On Sept. 1, The Emporia Gazette will begin printing its paper through the presses at the Lawrence Journal World.
Editor and publisher Chris Walker said that the change has been talked about for a couple of years and that the main reason for the switch is a need for more state-of-the-art equipment. The paper’s current presses were installed in 1973.
“(The Journal World) is a bigger operation,” Walker said. “The equipment has gotten expensive over the years and it’s hard for a smaller paper to keep up. We’re ‘mom and pop’ and they’re printing tons of other papers.”
The Gazette normally uses two image setters in production and the current presses have only one. Walker said the reason for the change came down to quality.
“We haven’t missed a day of publishing in 112 years,” Walker said, “and we don’t want to miss one just because we don’t have all the equipment.”
Walker said the Gazette wanted to add more color and graphics to the paper. The staff will be able to print a full-color paper if necessary and every day color will be on the front and back of the news and sports sections.
The newspaper’s width will also be changed from 27.5 inches to 24 and the TV guide will be switched to a smaller tabloid format. It will still be released six times a week.
Karen Weatherholt, campus mail services manager and daily reader of The Gazette, said she didn’t care where the paper was printed as long as she received it at the same time.
Weatherholt said she hopes the change of press will make it so the ink doesn’t come off the page when she reads it.
“It’s very messy to read,” Weatherholt said. “Every time you lean your elbow on it, you get an imprint.”

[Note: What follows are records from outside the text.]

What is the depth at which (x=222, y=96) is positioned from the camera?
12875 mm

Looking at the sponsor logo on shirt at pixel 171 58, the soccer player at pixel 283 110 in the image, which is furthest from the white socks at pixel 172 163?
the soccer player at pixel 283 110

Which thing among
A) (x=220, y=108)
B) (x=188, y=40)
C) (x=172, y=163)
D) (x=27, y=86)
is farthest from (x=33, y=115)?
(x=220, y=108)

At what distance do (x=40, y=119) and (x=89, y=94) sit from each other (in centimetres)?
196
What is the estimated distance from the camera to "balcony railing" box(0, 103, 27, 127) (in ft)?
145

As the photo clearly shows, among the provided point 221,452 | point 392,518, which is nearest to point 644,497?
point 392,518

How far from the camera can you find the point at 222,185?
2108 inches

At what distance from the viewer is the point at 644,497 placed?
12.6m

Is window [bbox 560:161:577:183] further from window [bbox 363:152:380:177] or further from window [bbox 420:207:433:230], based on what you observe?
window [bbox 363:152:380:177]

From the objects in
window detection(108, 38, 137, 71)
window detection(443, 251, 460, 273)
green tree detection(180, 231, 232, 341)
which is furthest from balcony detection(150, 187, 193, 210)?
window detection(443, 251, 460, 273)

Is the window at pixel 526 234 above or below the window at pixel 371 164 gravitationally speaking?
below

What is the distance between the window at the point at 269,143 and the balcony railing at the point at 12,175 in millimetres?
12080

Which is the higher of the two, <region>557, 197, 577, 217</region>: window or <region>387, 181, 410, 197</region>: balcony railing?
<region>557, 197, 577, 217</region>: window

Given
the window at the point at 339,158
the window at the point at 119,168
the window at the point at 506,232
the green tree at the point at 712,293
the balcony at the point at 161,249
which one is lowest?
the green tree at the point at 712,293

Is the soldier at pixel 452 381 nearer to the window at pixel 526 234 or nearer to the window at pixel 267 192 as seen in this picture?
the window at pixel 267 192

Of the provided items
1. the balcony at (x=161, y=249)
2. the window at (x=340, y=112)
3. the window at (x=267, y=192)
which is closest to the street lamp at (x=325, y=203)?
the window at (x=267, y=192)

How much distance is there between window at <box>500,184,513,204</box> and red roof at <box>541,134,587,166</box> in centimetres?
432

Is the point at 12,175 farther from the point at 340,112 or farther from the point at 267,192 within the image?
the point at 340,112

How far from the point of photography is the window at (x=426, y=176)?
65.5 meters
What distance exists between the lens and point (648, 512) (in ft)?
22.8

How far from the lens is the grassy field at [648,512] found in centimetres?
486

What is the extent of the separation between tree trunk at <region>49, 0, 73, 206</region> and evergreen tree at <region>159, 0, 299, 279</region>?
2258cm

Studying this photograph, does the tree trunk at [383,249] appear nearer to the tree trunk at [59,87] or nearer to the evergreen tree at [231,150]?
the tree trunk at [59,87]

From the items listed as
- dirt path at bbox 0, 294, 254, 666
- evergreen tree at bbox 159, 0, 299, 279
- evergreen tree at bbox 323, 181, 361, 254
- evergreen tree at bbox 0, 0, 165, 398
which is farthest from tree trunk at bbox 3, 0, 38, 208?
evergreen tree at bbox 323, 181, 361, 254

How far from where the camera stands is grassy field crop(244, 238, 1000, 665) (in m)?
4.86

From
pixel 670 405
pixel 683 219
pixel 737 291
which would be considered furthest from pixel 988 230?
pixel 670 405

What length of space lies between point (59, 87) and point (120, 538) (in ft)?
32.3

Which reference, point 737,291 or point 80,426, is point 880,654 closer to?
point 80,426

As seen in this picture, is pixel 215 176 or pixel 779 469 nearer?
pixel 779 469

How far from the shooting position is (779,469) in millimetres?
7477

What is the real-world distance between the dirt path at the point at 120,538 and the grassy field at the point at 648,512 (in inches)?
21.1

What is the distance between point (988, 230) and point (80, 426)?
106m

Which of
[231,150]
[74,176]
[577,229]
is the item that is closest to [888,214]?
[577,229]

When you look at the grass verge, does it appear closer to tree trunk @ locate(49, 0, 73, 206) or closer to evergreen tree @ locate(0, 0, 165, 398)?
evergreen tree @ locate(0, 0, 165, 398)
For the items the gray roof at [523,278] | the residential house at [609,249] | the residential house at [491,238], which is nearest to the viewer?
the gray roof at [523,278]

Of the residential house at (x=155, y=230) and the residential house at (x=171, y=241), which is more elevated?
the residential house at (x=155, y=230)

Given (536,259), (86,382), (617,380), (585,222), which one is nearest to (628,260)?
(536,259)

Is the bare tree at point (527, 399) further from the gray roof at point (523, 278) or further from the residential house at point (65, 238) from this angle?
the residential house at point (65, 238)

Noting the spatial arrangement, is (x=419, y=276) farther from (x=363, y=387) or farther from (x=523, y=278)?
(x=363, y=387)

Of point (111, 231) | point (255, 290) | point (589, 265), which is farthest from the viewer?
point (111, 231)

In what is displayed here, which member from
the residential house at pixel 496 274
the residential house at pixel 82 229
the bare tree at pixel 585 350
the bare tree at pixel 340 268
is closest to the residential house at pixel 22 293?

Staff deadlines will be moved up about an hour to ensure that the electronic version of the paper makes it to Lawrence on time.
“Subscribers will see no change,” said Dallas Sedgwick, the Gazette’s production manager. “We’ll spend the same amount of time up to the output point. We just have to rearrange our time.”
Sedgwick, who began working for The Gazette as a pressman 30 years ago, said the paper’s plate press department will now be eliminated and instead an Adobe PDF of the pages will be sent to Lawrence, which means three employees are losing their jobs.
Right now, the staff is working on sharpening the image quality of the paper and has done some test printing at the Journal World. Walker said the change will allow the staff to spend more time working on all parts of The Gazette, be it in print, online, multimedia, or magazine.
“It lets us focus all our energies on content and production,” Walker said. “We do so many different things… It lets everyone kind of focus on what we should do best.”
The Emporia Gazette was purchased by William Allen White in 1895. He won a Pulitzer Prize in 1923 for his editorial, “To an Anxious Friend” and another Pulitzer Prize in 1947 for his posthumously published autobiography, “The Autobiography of William Allen White.”